If, then, the Lodge be a spiritual focus-point, the centre of the Lodge,
where the "G" is exhibited, is' its most vital and sacred point ; the point
at which Divine Energy may be thought of as concentrated and specially
powerful . And the reason will become clear for placing the candidate at
that point at a certain moment in the Ceremony .

Why is he then placed in the centre ? Previously he has been placed, not
there, but in certain more removed places in the Lodge ; in the N.E. or the
S.E. corners where the intensity of the central Light is theoretically less
powerful, where it is tempered and adjusted to his as yet unperfected
organism, and where charges and instruction appropriate to his then state
of advancement are imparted to him . But when directed to be placed in the
Lodge-centre, he is called upon to stand, as it were, in direct alignment
with the descending ray of the Supernal Light and to bear the stress of its
full current . The intensity of that current can only be borne and
withstood by one who is perfect in all his parts and in whom the sensual,
emotional, and mental natures have been purified, rectified and brought
into harmony and to an alignment corresponding with the physical and moral
erectness of a just and upright man ; an unpurified man would run the peril
of having his organism injured or shattered by a current of that fiery
Power, by which every soul must sooner or later be tested, but which
consumes everything not assimilable with itself.

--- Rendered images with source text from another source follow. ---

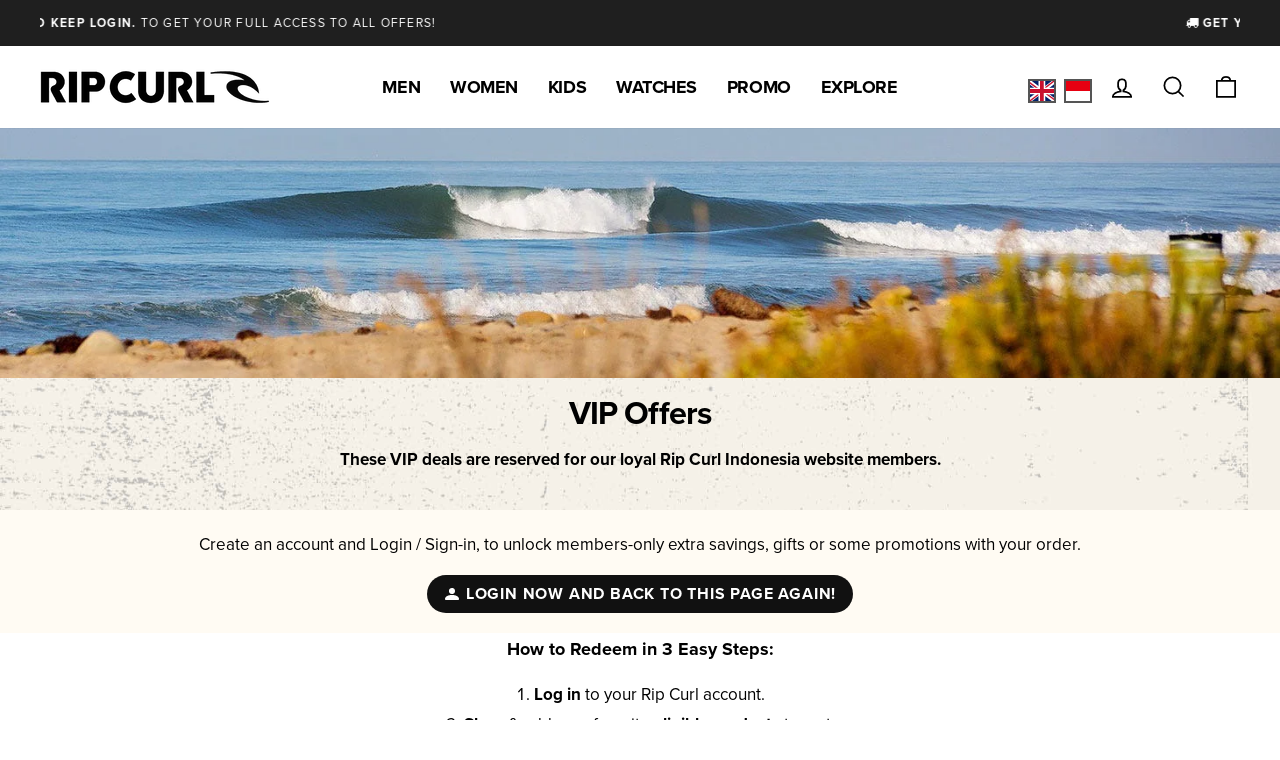

--- FILE ---
content_type: text/css
request_url: https://www.ripcurl.co.id/cdn/shop/t/2/assets/custom.css?v=31650454366306211841653457465
body_size: -27
content:
.mid{font-size:calc(var(--typeHeaderSize)*.5)}.left13{text-align:left;line-height:1.3}.button-full{width:80%}.hero .flickity-page-dots{bottom:20px;color:#b3282d}.flickity-page-dots .dot:before{color:#1e1e1e}.footer-top{padding-bottom:60px}.footer-bottom,.footer-bottom a{padding:0;color:#fff;background:#1e1e1e}.product-list{margin-top:-70px;text-align:center}@media only screen and (max-width:768px){.product-list{margin-top:-30px}}@media only screen and (max-width: 768px){.promobanner-span{width:100%;display:inline-block;line-height:72px;vertical-align:middle}.promobanner-span img.ddn--bar{max-height:72px}}@media screen and (min-width:769px){.promobanner-span{width:100%;display:inline-block;line-height:92px;vertical-align:middle}.promobanner-span img.ddn--bar{max-height:92px}}#shopify-section-promo-banner-bar-sec-ddn{margin-bottom:-5px}.two-column-container{display:flex;flex-wrap:wrap;justify-content:space-between}.two-column{width:48%;margin:15px 0}.one-column-container{display:none}@media screen and (max-width:768px){.one-column-container{display:block}.two-column-container{display:none}}@media screen and (min-width:769px){.is-pc-main-photos{margin-bottom:15px}}.product__thumb{cursor:zoom-in}.swym-button-bar{display:none!important}#shopify-section-16182011036b06f011 .section-header__title{font-size:1.3em;font-weight:400;line-height:35px}.main-h1-top{display:block;margin-bottom:25px}.alert{color:#56ad6a;background-color:#ecfef0;border-color:#56ad6a;border-radius:0;padding:2px 12px;margin-bottom:15px;border:1px solid #56ad6a;position:fixed;top:0;left:0px text-align: center;width:100%}.alert-relative{position:relative}.closebtn{font-weight:700;vertical-align:middle;margin-left:auto;font-size:22px;line-height:20px;cursor:pointer;transition:.3s;position:absolute;top:16%;right:0}.closebtn:hover{color:#000}@media screen and (max-width:768px){.br-pc{display:none}}@media screen and (min-width:769px){.br-sp{display:none}}.swym-ui-component .swym-wishlist-detail-header{background:#000}.swym-ui-component .swym-wishlist-detail-header .swym-wishlist-main-title{color:#fff!important}.swym-ui-component .swym-wishlist-context-menu:before{color:#fff!important}@media (min-width: 900px){.swym-ui-component .swym-wishlist-detail-header{padding-bottom:21px!important;margin-bottom:0!important}}
/*# sourceMappingURL=/cdn/shop/t/2/assets/custom.css.map?v=31650454366306211841653457465 */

The three Hebrew
"children" (i.e., initiates) who withstood unscathed the fiery furnace into
which they were plunged, typify the truth here - testified to .

When, therefore, a candidate is placed in the centre of the Lodge, beneath
the "G" symbol, let those assembled around him try to realize the intention
of what is thereby implied. Let them reflect that at that important moment,
more perhaps than at any other in the ceremonies, it is possible for the
celestial Light to descend upon the duly prepared candidate, to flood his
heart and expand his mind, and so to open his understanding to the
instruction then communicated to him that he may realize the spirit as well
as hear the letter of it, whilst standing in that sacred position. And let
them at that moment silently and earnestly invoke the Light of the centre,
that it may then consciously arise in both him and them, so that what is
done ceremonially may become for them both, a great fact of spiritual
experience .

The point is emphasized here with earnestness, because the Masonic
procedure of placing the candidate in the centre of the Lodge at an
important stage of his progress not only perpetuates a traditional and
purposeful ancient practice, but also accords with what occurs in
Initiations of a much more advanced and real character than it is possible
to speak of here, as those who become duly qualified will one day come to
find. By understanding and being faithful in the small things of even an
elementary and ceremonial system, one becomes educated for and prepared to
be entrusted with greater ones when the time for acquiring them arrives.